A cluster file system is mounted on all cluster members. You cannot mount a cluster file system on a subset of cluster members.

A cluster file system is not a distinct file system type. That is, clients see the underlying file system (for example, UFS).

Using Cluster File Systems

In the SunPlex system, all multihost disks are placed into disk device groups, which can be Solaris Volume Manager disksets, VxVM disk groups, or individual disks that are not under control of a software-based volume manager.

For a cluster file system to be highly available, the underlying disk storage must be connected to more than one node. Therefore, a local file system (a file system that is stored on a node's local disk) that is made into a cluster file system is not highly available.

As with normal file systems, you can mount cluster file systems in two ways:

• Manually—Use the mount command and the -g or -o global mount options to mount the cluster file system from the command line, for example:

  SPARC: # mount -g /dev/global/dsk/d0s0 /global/oracle/data

• Automatically—Create an entry in the /etc/vfstab file with a global mount option to mount the cluster file system at boot. You then create a mount point under the /global directory on all nodes. The directory /global is a recommended location, not a requirement. Here's a sample line for a cluster file system from an /etc/vfstab file:

  SPARC: /dev/md/oracle/dsk/d1 /dev/md/oracle/rdsk/d1 /global/oracle/data ufs 2 yes global,logging

While Sun Cluster software does not impose a naming policy for cluster file systems, you can ease administration by creating a mount point for all cluster file systems under the same directory, such as /global/disk-device-group. See Sun Cluster Software Installation Guide and Sun Cluster System Administration Guide for more information.

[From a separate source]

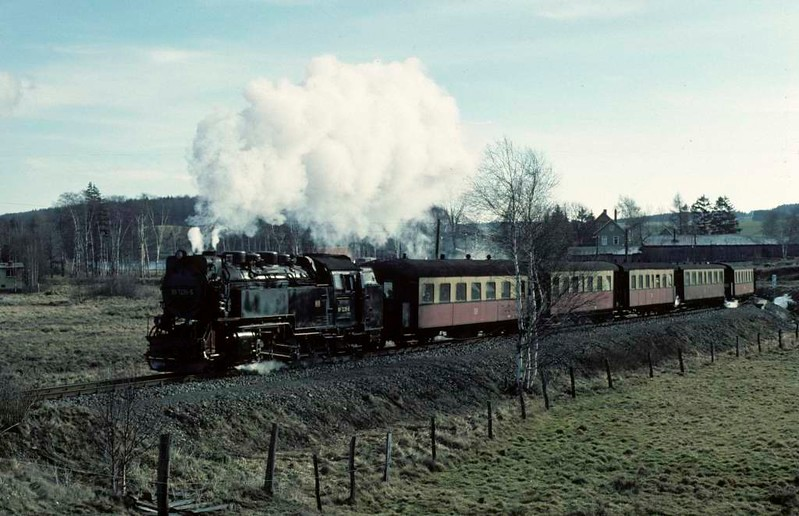Deutsche Reichsbahn 99 7236, leaving Stiege, Sat 12 February 1977.  Four kilometers from Hasselfelde.  Photo by Les Tindall.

HAStoragePlus Resource Type

The HAStoragePlus resource type is designed to make non-global file system configurations such as UFS and VxFS highly available. Use HAStoragePlus to integrate your local file system into the Sun Cluster environment and make the file system highly available. HAStoragePlus provides additional file system capabilities such as checks, mounts, and forced unmounts that enable Sun Cluster to fail over local file systems. In order to fail over, the local file system must reside on global disk groups with affinity switchovers enabled.

See the individual data service chapters in the Data Services Installation and Configuration Guide or “Enabling Highly Available Local File Systems” in Chapter 14 “Administering Data Services Resources” for information on how to use the HAStoragePlus resource type.

HAStoragePlus can also used to synchronize the startup of resources and disk device groups upon which the resources depend. For more information, see Resources, Resource Groups, and Resource Types.

The Syncdir Mount Option

The syncdir mount option can be used for cluster file systems that use UFS as the underlying file system. However, there is a significant performance improvement if you do not specify syncdir. If you specify syncdir, the writes are guaranteed to be POSIX compliant. If you do not, you will have the same behavior that is seen with NFS file systems. For example, under some cases, without syncdir, you would not discover an out of space condition until you close a file. With syncdir (and POSIX behavior), the out-of-space condition would have been discovered during the write operation. The cases in which you could have problems if you do not specify syncdir are rare, so it is recommended that you do not specify syncdir and receive the performance benefit.

If you are using a SPARC based cluster, Veritas VxFS does not have a mount-option equivalent to the syncdir mount option for UFS. VxFS behavior is the same as for UFS when the syncdir mount option is not specified.

See File Systems FAQs for frequently asked questions about global devices and cluster file systems.

Disk-Path Monitoring

The current release of Sun Cluster software supports disk-path monitoring (DPM). This section provides conceptual information about DPM, the DPM daemon, and administration tools that you use to monitor disk paths. Refer to Sun Cluster System Administration Guide for Solaris OS for procedural information about how to monitor, unmonitor, and check the status of disk paths.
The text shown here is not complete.